*** EXERCISE DATA Section Begins ***
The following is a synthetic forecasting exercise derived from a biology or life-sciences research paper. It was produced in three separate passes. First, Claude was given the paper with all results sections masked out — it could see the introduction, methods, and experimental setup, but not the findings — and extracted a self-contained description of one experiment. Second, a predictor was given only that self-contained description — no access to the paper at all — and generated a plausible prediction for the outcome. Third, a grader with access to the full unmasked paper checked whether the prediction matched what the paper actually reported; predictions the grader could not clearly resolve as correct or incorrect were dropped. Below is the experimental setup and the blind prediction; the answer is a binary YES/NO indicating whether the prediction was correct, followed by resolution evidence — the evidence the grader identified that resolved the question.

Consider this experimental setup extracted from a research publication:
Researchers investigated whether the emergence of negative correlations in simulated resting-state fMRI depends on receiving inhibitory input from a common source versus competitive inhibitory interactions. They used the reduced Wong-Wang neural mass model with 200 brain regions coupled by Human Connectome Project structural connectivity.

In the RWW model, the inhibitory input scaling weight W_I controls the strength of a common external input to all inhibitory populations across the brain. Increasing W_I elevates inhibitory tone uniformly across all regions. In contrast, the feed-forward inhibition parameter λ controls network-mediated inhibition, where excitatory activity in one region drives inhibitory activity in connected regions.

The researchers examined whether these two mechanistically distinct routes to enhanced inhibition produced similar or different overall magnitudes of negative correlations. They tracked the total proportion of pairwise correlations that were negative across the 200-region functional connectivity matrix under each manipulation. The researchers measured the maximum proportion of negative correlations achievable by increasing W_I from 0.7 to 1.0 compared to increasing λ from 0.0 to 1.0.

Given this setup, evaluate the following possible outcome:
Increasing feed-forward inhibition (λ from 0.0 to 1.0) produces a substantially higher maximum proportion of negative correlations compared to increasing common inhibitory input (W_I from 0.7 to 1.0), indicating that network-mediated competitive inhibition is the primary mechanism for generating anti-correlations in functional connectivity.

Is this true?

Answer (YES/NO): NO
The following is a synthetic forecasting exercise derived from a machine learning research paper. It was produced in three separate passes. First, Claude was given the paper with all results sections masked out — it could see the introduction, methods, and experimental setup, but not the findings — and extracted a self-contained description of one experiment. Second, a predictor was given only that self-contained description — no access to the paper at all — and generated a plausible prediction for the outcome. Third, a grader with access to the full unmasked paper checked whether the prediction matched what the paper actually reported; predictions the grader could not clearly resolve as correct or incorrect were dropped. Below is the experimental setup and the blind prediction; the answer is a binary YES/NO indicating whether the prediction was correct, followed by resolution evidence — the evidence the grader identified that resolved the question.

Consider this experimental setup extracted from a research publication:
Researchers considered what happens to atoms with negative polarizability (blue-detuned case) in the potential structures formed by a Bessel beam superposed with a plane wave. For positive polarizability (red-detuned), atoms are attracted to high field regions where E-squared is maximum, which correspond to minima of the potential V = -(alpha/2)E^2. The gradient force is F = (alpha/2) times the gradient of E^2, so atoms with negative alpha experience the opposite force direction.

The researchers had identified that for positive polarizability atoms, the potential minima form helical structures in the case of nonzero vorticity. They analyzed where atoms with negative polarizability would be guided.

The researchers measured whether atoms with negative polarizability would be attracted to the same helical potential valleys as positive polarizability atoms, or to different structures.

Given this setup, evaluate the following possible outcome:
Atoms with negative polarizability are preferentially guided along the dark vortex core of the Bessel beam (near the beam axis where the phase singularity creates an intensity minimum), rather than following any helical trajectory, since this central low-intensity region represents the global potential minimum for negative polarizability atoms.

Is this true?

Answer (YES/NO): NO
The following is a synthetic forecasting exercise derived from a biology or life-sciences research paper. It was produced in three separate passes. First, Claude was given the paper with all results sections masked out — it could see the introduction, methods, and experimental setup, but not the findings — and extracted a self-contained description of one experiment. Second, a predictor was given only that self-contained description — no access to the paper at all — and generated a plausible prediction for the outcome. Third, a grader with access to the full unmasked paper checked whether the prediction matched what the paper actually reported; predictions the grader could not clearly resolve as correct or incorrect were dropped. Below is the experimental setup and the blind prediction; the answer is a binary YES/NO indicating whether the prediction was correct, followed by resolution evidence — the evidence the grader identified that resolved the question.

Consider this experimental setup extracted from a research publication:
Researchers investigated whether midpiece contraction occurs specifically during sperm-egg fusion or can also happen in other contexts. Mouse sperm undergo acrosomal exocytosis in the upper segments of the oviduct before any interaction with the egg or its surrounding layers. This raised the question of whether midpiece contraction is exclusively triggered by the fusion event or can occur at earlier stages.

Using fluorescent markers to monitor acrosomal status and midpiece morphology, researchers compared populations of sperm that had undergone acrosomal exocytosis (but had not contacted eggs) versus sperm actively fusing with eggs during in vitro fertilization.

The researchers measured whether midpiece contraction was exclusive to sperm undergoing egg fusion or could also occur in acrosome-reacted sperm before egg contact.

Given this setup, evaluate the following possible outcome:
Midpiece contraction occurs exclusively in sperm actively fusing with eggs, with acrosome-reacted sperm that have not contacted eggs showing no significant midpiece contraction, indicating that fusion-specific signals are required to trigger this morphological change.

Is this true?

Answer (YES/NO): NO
*** EXERCISE DATA Section Ends ***
*** EXERCISE DATA Section Begins ***
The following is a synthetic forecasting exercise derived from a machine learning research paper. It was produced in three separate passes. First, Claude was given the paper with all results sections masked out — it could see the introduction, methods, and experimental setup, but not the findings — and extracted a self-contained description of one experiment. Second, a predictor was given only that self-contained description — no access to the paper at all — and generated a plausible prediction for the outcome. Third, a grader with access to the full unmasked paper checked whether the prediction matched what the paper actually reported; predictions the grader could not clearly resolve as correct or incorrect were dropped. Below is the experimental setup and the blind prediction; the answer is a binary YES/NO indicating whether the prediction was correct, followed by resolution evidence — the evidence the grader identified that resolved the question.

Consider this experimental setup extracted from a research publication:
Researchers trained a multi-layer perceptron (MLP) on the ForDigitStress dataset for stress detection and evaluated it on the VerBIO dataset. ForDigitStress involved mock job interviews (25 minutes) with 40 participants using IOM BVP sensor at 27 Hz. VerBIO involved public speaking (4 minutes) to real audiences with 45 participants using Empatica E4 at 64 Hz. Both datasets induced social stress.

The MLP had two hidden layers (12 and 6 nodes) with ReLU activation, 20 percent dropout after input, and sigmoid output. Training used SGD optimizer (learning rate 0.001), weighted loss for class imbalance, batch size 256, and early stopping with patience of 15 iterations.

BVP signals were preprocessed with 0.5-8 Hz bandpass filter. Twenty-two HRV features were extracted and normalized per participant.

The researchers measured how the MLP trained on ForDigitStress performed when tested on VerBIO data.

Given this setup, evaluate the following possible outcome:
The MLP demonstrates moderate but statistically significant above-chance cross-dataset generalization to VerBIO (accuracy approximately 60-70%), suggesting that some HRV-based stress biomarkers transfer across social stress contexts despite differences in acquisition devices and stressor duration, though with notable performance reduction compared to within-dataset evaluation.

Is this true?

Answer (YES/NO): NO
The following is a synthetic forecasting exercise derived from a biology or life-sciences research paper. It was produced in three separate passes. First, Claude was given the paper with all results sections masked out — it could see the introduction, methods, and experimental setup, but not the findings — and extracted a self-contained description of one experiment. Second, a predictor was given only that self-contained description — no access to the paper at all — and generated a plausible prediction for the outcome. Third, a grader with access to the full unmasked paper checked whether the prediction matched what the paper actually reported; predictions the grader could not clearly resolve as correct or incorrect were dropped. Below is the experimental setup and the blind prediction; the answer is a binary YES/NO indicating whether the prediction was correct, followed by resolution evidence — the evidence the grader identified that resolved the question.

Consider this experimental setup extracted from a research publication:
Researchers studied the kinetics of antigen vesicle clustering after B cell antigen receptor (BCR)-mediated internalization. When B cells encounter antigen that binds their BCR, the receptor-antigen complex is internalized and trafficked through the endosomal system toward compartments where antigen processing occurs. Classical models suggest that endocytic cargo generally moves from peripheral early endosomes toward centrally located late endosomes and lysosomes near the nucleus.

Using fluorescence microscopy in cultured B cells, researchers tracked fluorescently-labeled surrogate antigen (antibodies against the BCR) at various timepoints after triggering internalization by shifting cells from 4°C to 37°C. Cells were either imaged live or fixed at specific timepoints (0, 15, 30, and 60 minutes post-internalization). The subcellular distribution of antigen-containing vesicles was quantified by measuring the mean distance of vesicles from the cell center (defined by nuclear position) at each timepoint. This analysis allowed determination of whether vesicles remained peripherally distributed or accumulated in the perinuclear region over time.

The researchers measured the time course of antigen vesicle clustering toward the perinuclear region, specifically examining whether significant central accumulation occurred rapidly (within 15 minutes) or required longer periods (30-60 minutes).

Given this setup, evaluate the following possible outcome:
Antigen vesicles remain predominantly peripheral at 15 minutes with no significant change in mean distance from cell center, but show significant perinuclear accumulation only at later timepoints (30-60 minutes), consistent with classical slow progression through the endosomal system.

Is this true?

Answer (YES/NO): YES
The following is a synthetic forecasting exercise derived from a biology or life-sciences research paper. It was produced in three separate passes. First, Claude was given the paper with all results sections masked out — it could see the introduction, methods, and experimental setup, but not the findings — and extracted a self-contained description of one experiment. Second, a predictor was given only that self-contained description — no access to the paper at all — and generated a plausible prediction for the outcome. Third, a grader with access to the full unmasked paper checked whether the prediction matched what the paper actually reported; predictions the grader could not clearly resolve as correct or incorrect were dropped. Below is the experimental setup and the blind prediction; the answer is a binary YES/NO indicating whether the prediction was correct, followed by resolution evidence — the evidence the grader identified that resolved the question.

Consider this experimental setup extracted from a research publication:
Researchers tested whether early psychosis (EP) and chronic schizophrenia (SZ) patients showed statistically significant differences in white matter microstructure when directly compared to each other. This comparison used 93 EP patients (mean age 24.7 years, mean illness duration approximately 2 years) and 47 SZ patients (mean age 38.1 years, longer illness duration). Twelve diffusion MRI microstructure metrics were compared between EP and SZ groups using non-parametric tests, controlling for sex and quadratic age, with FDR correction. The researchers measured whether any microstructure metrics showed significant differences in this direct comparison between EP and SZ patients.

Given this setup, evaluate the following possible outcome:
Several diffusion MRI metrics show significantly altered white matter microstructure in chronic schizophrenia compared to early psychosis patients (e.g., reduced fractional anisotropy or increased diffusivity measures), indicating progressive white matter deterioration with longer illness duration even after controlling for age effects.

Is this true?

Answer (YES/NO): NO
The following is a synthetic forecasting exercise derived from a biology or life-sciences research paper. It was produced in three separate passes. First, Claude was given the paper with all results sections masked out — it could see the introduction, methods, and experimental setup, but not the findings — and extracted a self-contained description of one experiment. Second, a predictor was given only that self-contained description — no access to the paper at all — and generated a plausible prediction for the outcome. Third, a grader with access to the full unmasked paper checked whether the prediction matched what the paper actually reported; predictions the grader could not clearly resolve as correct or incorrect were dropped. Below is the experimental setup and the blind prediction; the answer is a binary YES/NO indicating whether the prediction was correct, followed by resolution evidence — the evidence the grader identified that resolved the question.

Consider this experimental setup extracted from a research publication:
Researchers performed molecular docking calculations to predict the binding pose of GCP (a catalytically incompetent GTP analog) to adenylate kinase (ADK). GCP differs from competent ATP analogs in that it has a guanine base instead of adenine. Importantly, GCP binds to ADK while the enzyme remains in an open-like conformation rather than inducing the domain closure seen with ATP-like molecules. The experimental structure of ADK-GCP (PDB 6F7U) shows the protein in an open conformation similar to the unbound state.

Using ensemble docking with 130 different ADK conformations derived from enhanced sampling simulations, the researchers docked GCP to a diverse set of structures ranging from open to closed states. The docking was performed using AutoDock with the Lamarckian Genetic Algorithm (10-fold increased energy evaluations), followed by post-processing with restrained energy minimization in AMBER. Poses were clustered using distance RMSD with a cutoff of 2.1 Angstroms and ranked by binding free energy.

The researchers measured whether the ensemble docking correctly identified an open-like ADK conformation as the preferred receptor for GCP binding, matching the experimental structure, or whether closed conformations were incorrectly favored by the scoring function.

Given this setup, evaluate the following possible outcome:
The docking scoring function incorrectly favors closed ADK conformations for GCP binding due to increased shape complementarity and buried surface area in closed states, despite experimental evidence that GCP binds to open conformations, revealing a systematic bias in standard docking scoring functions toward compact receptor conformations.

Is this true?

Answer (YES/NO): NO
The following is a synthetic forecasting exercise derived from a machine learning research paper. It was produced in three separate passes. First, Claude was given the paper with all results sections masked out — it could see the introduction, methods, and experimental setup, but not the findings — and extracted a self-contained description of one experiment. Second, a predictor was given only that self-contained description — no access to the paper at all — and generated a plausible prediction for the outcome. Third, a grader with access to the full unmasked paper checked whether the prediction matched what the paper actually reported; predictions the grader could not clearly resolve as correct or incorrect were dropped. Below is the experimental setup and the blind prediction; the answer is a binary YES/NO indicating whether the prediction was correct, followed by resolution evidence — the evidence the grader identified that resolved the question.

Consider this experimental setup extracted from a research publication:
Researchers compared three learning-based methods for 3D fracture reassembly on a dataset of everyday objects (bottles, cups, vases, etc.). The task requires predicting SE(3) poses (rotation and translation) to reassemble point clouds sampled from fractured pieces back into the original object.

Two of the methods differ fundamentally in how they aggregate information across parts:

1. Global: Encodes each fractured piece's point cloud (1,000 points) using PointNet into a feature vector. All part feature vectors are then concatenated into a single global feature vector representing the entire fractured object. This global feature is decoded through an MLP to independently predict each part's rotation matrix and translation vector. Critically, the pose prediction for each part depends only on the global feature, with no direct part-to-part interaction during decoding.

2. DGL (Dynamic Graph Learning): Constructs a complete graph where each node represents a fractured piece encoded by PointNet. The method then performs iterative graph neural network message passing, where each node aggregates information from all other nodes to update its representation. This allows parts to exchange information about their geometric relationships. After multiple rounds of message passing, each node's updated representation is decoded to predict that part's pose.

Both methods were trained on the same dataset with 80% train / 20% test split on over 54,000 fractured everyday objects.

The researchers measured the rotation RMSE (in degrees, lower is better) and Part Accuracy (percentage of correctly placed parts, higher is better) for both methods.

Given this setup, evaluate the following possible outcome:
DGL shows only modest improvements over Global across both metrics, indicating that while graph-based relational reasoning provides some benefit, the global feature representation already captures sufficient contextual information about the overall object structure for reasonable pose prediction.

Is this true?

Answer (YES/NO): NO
*** EXERCISE DATA Section Ends ***
*** EXERCISE DATA Section Begins ***
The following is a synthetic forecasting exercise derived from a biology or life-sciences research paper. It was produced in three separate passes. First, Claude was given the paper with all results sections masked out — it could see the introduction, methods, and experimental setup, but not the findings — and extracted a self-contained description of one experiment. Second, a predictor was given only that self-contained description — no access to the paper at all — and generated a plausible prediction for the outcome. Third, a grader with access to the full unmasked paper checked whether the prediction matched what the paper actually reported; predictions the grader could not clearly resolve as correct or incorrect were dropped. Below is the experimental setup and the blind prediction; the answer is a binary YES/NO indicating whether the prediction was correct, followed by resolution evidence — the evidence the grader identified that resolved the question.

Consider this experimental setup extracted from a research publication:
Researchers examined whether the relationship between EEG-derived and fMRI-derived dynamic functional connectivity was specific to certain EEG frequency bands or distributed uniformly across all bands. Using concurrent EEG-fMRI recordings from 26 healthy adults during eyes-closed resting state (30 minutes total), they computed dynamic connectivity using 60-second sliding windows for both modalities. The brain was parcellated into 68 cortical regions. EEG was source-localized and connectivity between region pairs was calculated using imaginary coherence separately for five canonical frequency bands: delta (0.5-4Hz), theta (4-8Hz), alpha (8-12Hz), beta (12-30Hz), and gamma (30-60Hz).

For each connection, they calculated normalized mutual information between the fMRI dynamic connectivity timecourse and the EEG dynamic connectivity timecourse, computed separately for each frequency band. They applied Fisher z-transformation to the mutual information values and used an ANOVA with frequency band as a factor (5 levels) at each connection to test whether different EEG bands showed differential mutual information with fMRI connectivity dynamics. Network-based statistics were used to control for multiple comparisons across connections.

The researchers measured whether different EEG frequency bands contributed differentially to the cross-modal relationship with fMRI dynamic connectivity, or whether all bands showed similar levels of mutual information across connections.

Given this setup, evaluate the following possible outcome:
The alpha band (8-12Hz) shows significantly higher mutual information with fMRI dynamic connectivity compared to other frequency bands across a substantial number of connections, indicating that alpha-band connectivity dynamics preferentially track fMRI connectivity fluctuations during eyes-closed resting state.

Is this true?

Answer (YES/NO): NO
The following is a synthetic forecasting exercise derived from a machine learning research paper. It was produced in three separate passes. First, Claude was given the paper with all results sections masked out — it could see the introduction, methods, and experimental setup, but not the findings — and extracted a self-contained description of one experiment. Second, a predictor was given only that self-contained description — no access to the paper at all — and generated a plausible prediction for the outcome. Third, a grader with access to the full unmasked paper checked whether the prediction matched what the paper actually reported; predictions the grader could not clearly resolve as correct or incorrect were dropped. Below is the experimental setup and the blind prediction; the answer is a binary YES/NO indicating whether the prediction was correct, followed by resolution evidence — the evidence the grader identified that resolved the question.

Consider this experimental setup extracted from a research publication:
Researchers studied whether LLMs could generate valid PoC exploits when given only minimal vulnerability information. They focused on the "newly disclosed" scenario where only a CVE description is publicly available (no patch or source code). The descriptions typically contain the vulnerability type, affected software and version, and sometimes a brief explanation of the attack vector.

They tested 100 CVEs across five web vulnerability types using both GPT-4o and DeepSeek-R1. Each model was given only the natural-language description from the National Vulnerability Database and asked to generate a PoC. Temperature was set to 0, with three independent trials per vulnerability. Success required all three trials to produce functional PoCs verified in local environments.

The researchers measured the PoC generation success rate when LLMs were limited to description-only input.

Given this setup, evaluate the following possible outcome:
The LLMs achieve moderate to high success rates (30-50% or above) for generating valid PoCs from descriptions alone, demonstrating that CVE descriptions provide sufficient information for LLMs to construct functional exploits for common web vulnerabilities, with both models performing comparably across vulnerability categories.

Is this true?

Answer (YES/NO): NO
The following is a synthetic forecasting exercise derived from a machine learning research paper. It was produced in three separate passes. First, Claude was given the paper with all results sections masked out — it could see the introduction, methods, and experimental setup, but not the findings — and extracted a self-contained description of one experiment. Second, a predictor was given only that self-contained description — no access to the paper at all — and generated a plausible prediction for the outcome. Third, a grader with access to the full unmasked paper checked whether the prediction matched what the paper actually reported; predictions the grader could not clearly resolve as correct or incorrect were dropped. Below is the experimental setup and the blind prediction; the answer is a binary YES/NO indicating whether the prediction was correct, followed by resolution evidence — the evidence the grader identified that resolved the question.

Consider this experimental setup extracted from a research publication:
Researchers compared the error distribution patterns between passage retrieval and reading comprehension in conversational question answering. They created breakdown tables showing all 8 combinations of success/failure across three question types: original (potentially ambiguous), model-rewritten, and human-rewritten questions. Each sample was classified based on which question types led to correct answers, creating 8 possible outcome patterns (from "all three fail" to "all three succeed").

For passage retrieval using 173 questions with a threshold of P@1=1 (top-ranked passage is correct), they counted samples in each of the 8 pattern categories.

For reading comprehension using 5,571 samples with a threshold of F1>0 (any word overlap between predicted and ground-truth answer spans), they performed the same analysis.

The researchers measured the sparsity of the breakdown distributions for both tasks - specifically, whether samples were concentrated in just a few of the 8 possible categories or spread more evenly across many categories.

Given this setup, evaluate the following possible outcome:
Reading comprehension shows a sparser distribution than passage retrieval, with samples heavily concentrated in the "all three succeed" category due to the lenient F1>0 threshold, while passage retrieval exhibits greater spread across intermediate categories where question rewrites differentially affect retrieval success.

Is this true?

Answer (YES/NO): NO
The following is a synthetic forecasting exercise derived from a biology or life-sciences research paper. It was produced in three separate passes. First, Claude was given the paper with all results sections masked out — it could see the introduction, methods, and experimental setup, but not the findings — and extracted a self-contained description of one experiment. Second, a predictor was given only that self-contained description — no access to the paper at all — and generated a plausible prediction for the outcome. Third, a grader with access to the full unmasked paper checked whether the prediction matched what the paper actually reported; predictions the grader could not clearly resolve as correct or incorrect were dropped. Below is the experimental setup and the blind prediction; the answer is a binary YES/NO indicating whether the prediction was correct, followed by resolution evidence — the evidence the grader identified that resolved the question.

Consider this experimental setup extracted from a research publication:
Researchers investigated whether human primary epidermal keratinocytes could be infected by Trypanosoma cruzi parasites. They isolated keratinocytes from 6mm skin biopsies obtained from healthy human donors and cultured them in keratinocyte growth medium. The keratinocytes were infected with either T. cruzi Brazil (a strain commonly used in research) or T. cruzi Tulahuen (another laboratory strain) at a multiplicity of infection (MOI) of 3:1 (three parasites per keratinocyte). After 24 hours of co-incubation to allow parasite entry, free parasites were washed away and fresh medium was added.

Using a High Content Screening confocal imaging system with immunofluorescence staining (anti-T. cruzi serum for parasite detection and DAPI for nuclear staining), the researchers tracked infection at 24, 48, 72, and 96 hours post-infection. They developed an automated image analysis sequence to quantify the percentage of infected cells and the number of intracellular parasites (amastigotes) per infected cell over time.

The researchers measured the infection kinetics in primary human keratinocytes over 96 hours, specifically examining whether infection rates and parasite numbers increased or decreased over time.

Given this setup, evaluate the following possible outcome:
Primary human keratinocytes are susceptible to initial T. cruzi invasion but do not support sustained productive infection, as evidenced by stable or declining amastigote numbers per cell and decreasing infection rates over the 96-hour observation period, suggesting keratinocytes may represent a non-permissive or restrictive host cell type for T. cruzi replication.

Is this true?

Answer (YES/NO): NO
*** EXERCISE DATA Section Ends ***
◆ REQUIRED WORK
Where a line of the records includes "global", copy it.

◆ EXPECTED ANSWER
Atoms with negative polarizability are preferentially guided along the dark vortex core of the Bessel beam (near the beam axis where the phase singularity creates an intensity minimum), rather than following any helical trajectory, since this central low-intensity region represents the global potential minimum for negative polarizability atoms.
1. Global: Encodes each fractured piece's point cloud (1,000 points) using PointNet into a feature vector. All part feature vectors are then concatenated into a single global feature vector representing the entire fractured object. This global feature is decoded through an MLP to independently predict each part's rotation matrix and translation vector. Critically, the pose prediction for each part depends only on the global feature, with no direct part-to-part interaction during decoding.
DGL shows only modest improvements over Global across both metrics, indicating that while graph-based relational reasoning provides some benefit, the global feature representation already captures sufficient contextual information about the overall object structure for reasonable pose prediction.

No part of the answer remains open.